WHAT THIS TASK INVOLVES
Transcribe every line of text in the material below character for character, and leave out the pictures.

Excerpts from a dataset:
+---+
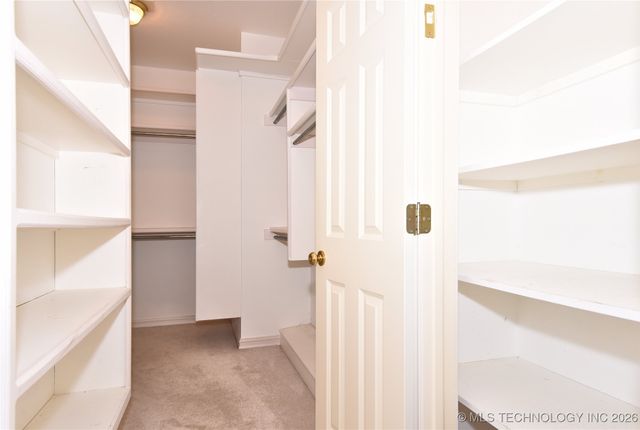 13706 S 18th Street, Bixby, OK 74008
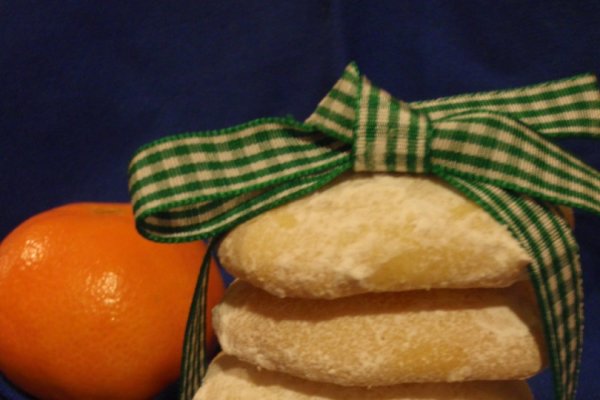 Fursecuri cu aromă de portocale
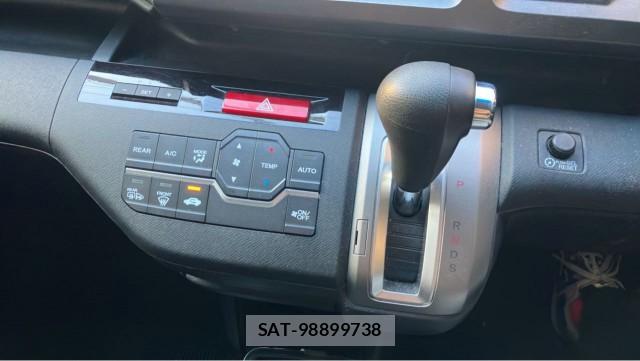Honda e 2010-06 8280619-14
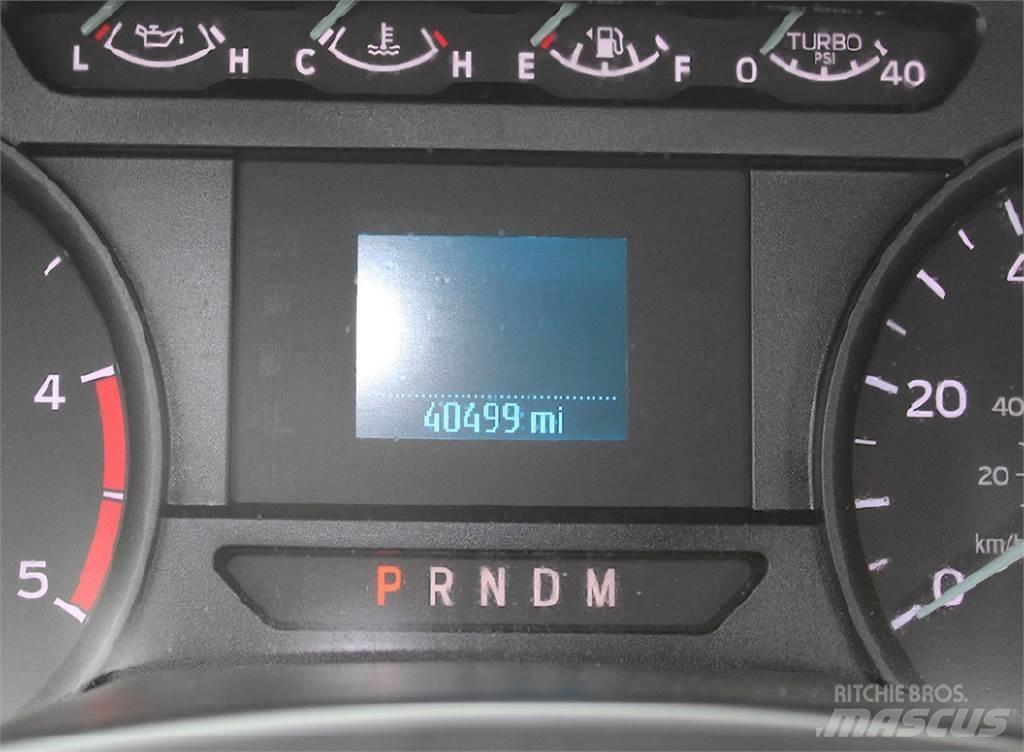 Ford F550 Vehículos - Taller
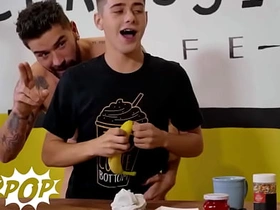 TWINKPOP - 嫩仔乔伊·米尔斯用打发奶油和糖粒装饰克里斯·该死的鸡巴 变成美味点心 chinese superiority gay porn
+---+
RESPONSE AREA
 13706 S 18th Street, Bixby, OK 74008
 Fursecuri cu aromă de portocale
Honda e 2010-06 8280619-14
 Ford F550 Vehículos - Taller
 TWINKPOP - 嫩仔乔伊·米尔斯用打发奶油和糖粒装饰克里斯·该死的鸡巴 变成美味点心 chinese superiority gay porn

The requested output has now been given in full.